(Beginning of Given information)

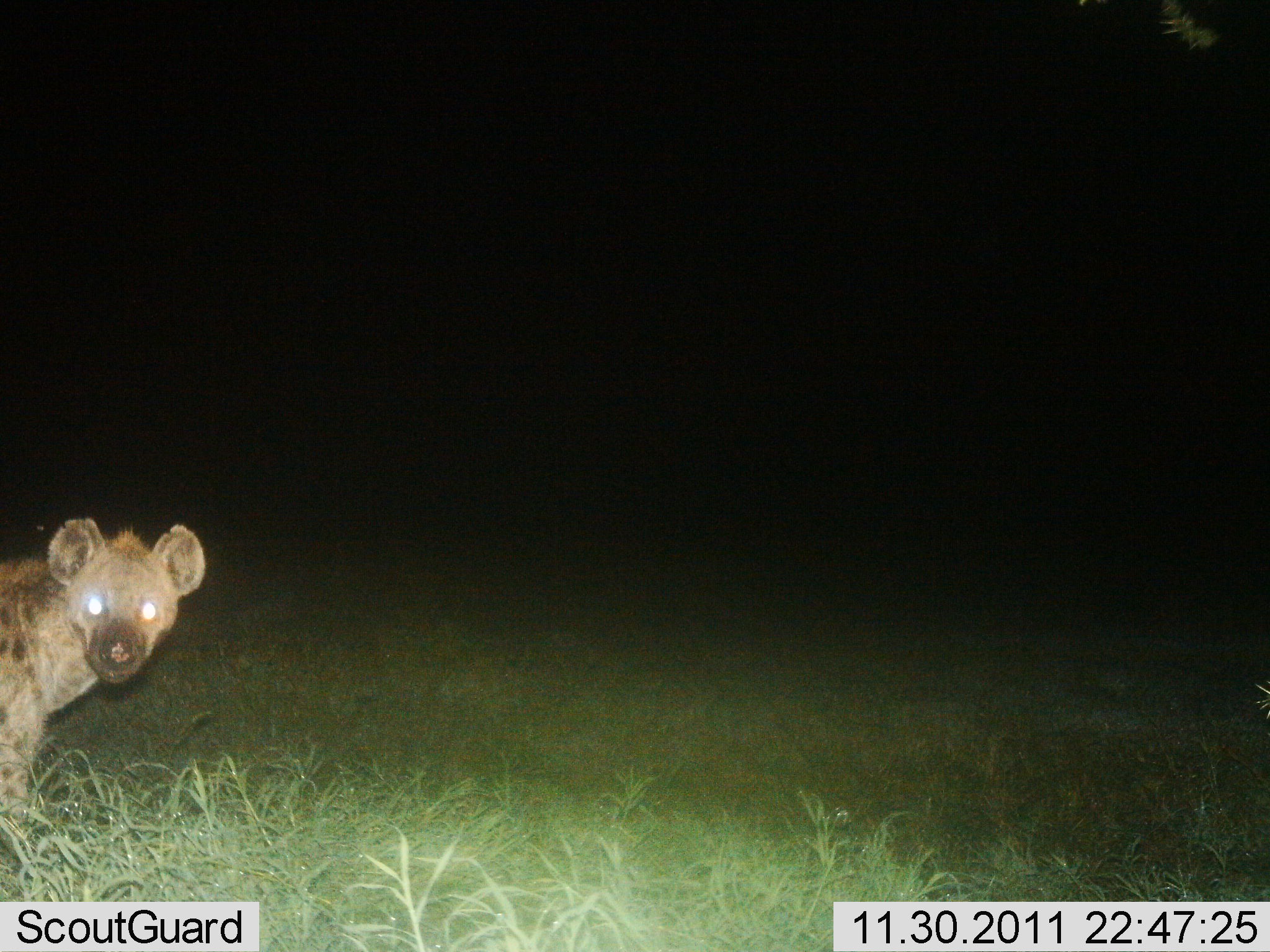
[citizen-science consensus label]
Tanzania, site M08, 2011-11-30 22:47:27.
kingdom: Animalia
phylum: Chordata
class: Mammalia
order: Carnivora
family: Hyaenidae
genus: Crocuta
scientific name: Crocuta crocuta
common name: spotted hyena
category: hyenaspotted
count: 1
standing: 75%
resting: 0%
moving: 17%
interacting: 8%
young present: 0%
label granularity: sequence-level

(End of Given information)
(Beginning of Given information)

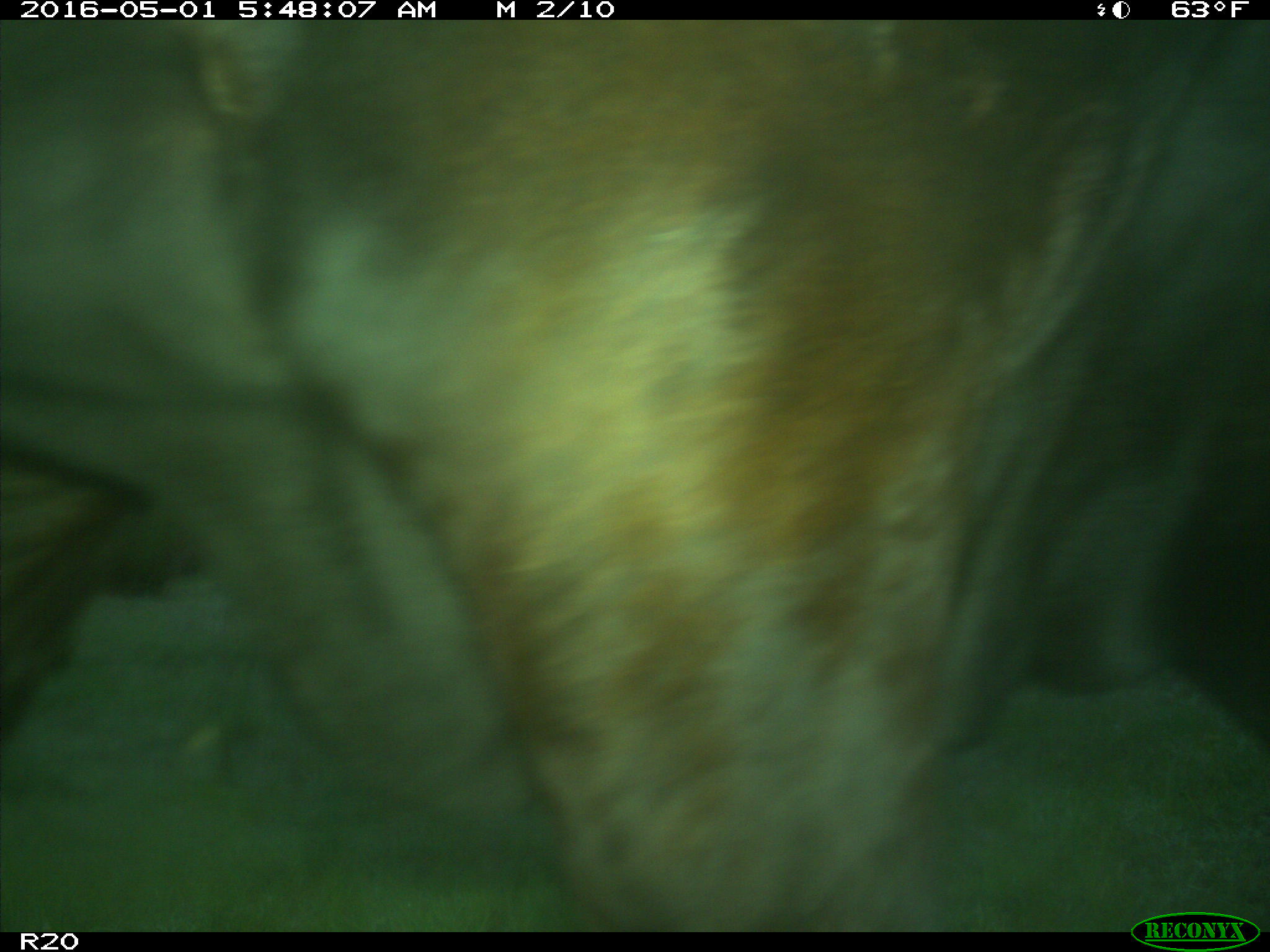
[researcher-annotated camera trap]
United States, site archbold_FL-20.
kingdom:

(End of Given information)

:: What is expected ::
Reproduce exactly the entries above, limited to the lines from the one with "phylum: Chordata" through the one with "young present: 0%", both included.

:: Answer for the task ::
phylum: Chordata
class: Mammalia
order: Carnivora
family: Hyaenidae
genus: Crocuta
scientific name: Crocuta crocuta
common name: spotted hyena
category: hyenaspotted
count: 1
standing: 75%
resting: 0%
moving: 17%
interacting: 8%
young present: 0%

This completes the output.